Towards a Supertree of Arthropoda: A Species-Level Supertree of the Spiny, Slipper and Coral Lobsters (Decapoda: Achelata)

  • Katie E. Davis, 
  • Thomas W. Hesketh, 
  • Cyrille Delmer, 
  • Matthew A. Wills


While supertrees have been built for many vertebrate groups (notably birds, mammals and dinosaurs), invertebrates have attracted relatively little attention. The paucity of supertrees of arthropods is particularly surprising given their economic and ecological importance, as well as their overwhelming contribution to biodiversity. The absence of comprehensive archives of machine-readable source trees, coupled with the need for software implementing repeatable protocols for managing them, has undoubtedly impeded progress. Here we present a supertree of Achelata (spiny, slipper and coral lobsters) as a proof of concept, constructed using new supertree specific software (the Supertree Toolkit; STK) and following a published protocol. We also introduce a new resource for archiving and managing published source trees. Our supertree of Achelata is synthesised from morphological and molecular source trees, and represents the most complete species-level tree of the group to date. Our findings are consistent with recent taxonomic treatments, confirming the validity of just two families: Palinuridae and Scyllaridae; Synaxidae were resolved within Palinuridae. Monophyletic Silentes and Stridentes lineages are recovered within Palinuridae, and all sub-families within Scyllaridae are found to be monophyletic with the exception of Ibacinae. We demonstrate the feasibility of building larger supertrees of arthropods, with the ultimate objective of building a complete species-level phylogeny for the entire phylum using a divide and conquer strategy.

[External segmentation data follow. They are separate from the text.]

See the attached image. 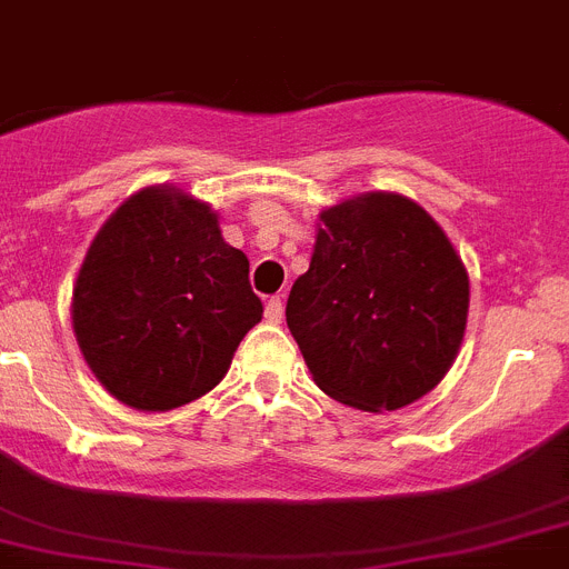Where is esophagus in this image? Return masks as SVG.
Returning <instances> with one entry per match:
<instances>
[{"instance_id":"obj_1","label":"esophagus","mask_w":569,"mask_h":569,"mask_svg":"<svg viewBox=\"0 0 569 569\" xmlns=\"http://www.w3.org/2000/svg\"><path fill=\"white\" fill-rule=\"evenodd\" d=\"M266 318H269L271 323H278V320L283 318V298H280V295L269 298V303H266Z\"/></svg>"}]
</instances>
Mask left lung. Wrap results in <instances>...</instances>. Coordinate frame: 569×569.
I'll use <instances>...</instances> for the list:
<instances>
[{"label":"left lung","mask_w":569,"mask_h":569,"mask_svg":"<svg viewBox=\"0 0 569 569\" xmlns=\"http://www.w3.org/2000/svg\"><path fill=\"white\" fill-rule=\"evenodd\" d=\"M467 309V269L441 226L407 197L363 194L320 214L286 323L329 398L389 412L447 375Z\"/></svg>","instance_id":"8db88e82"}]
</instances>
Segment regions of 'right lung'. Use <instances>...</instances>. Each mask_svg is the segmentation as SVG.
<instances>
[{
	"label": "right lung",
	"mask_w": 569,
	"mask_h": 569,
	"mask_svg": "<svg viewBox=\"0 0 569 569\" xmlns=\"http://www.w3.org/2000/svg\"><path fill=\"white\" fill-rule=\"evenodd\" d=\"M260 318L246 254L226 243L206 202L177 189L128 197L93 237L73 286L88 367L142 412L214 389Z\"/></svg>",
	"instance_id": "obj_1"
}]
</instances>
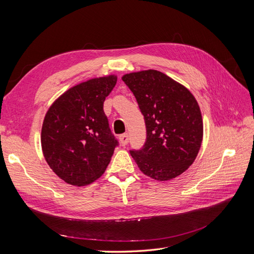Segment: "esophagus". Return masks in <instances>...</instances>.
I'll return each mask as SVG.
<instances>
[{"mask_svg":"<svg viewBox=\"0 0 254 254\" xmlns=\"http://www.w3.org/2000/svg\"><path fill=\"white\" fill-rule=\"evenodd\" d=\"M120 141H121L122 146H126L128 144V142H129V137H128L127 134H122L120 136Z\"/></svg>","mask_w":254,"mask_h":254,"instance_id":"1","label":"esophagus"}]
</instances>
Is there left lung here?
<instances>
[{
  "label": "left lung",
  "mask_w": 254,
  "mask_h": 254,
  "mask_svg": "<svg viewBox=\"0 0 254 254\" xmlns=\"http://www.w3.org/2000/svg\"><path fill=\"white\" fill-rule=\"evenodd\" d=\"M144 115L146 142L131 150L140 171L158 181L180 176L193 164L203 136L201 111L183 84L157 70L122 77Z\"/></svg>",
  "instance_id": "8db88e82"
}]
</instances>
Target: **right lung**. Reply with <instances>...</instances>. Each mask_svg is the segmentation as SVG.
Masks as SVG:
<instances>
[{
  "instance_id": "obj_1",
  "label": "right lung",
  "mask_w": 254,
  "mask_h": 254,
  "mask_svg": "<svg viewBox=\"0 0 254 254\" xmlns=\"http://www.w3.org/2000/svg\"><path fill=\"white\" fill-rule=\"evenodd\" d=\"M115 75L80 82L61 94L45 114L41 147L45 161L60 179L83 187L101 177L118 140L104 112Z\"/></svg>"
}]
</instances>
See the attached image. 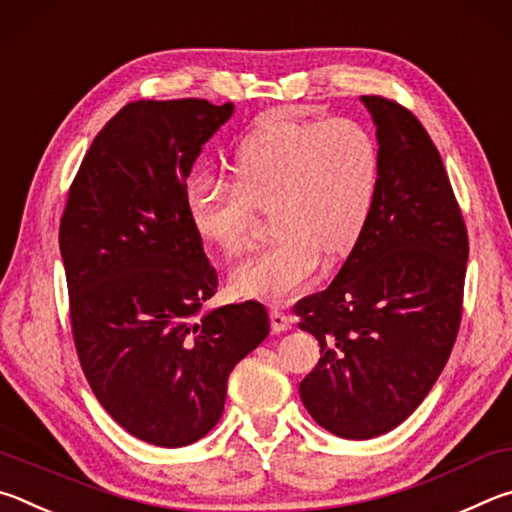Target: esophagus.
Returning a JSON list of instances; mask_svg holds the SVG:
<instances>
[{
	"mask_svg": "<svg viewBox=\"0 0 512 512\" xmlns=\"http://www.w3.org/2000/svg\"><path fill=\"white\" fill-rule=\"evenodd\" d=\"M270 324L274 333H285V330L292 328V317L285 315L281 308H272L270 312Z\"/></svg>",
	"mask_w": 512,
	"mask_h": 512,
	"instance_id": "34e87169",
	"label": "esophagus"
}]
</instances>
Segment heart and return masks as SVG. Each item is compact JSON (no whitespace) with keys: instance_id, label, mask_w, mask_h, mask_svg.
<instances>
[{"instance_id":"obj_1","label":"heart","mask_w":512,"mask_h":512,"mask_svg":"<svg viewBox=\"0 0 512 512\" xmlns=\"http://www.w3.org/2000/svg\"><path fill=\"white\" fill-rule=\"evenodd\" d=\"M231 184L202 175L188 186V218L204 242L238 254L258 213L276 236L229 276L238 297L283 301L328 258L351 251L378 202V139L355 119H267L231 155Z\"/></svg>"}]
</instances>
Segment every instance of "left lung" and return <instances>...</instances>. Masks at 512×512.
Listing matches in <instances>:
<instances>
[{"instance_id":"1","label":"left lung","mask_w":512,"mask_h":512,"mask_svg":"<svg viewBox=\"0 0 512 512\" xmlns=\"http://www.w3.org/2000/svg\"><path fill=\"white\" fill-rule=\"evenodd\" d=\"M362 101L378 125V202L335 281L294 306L299 328L321 346L301 400L348 441L391 432L434 387L459 335L470 251L423 123L391 98Z\"/></svg>"}]
</instances>
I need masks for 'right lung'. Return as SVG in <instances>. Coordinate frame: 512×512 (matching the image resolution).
Masks as SVG:
<instances>
[{
    "label": "right lung",
    "mask_w": 512,
    "mask_h": 512,
    "mask_svg": "<svg viewBox=\"0 0 512 512\" xmlns=\"http://www.w3.org/2000/svg\"><path fill=\"white\" fill-rule=\"evenodd\" d=\"M231 112L204 98L128 103L85 152L60 218L85 378L125 432L157 447L209 434L233 366L270 335L258 301L202 312L218 272L188 218L186 177Z\"/></svg>",
    "instance_id": "1"
}]
</instances>
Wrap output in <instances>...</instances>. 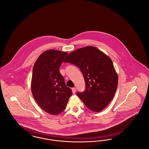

The Achelata are part of the highly diverse Decapoda, and are typically classified into five families; the extant Palinuridae (spiny lobsters), Scyllaridae (slipper lobsters) and Synaxidae (furry or coral lobsters), plus the extinct Cancrinidae and Tricarinidae. Despite their common names Achelata and Nephropidae (true lobsters) are not sister groups. Monophyly of Achelata is supported by all formal analyses, but the relationships and monophyly of the three constituent families remain equivocal. Morphological data support monophyly of all three extant families, while fossil data imply that Palinuridae are paraphyletic with respect to Synaxidae [1]. The most complete molecular phylogeny [1] concatenated data from five genes (18S, 28S, H3, 16S and COI) for 35 taxa, and found support for just two major clades; Scyllaridae and a group comprising Palinuridae and Synaxidae, with the latter placed within Palinuridae. Despite the generation of a number of smaller data sets and trees focussing on particular genera, the issue of deeper achelatan phylogeny has not been revisited; neither have more inclusive trees been inferred. Here, we synthesise the corpus of published trees using a supertree approach, specifically to investigate its efficacy and to test the suitability of our methods and new software [2] for application to further analyses.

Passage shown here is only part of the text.